WORK TASK:
Each record below needs to be written out exactly as it appears.

(Saved data entries)

--- --- ---

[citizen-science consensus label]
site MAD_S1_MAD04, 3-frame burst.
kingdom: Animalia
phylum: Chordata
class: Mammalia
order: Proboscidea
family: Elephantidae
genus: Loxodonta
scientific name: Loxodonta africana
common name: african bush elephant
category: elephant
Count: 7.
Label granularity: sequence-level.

--- --- ---

RESULT OF THIS TASK:
[citizen-science consensus label]
site MAD_S1_MAD04, 3-frame burst.
kingdom: Animalia
phylum: Chordata
class: Mammalia
order: Proboscidea
family: Elephantidae
genus: Loxodonta
scientific name: Loxodonta africana
common name: african bush elephant
category: elephant
Count: 7.
Label granularity: sequence-level.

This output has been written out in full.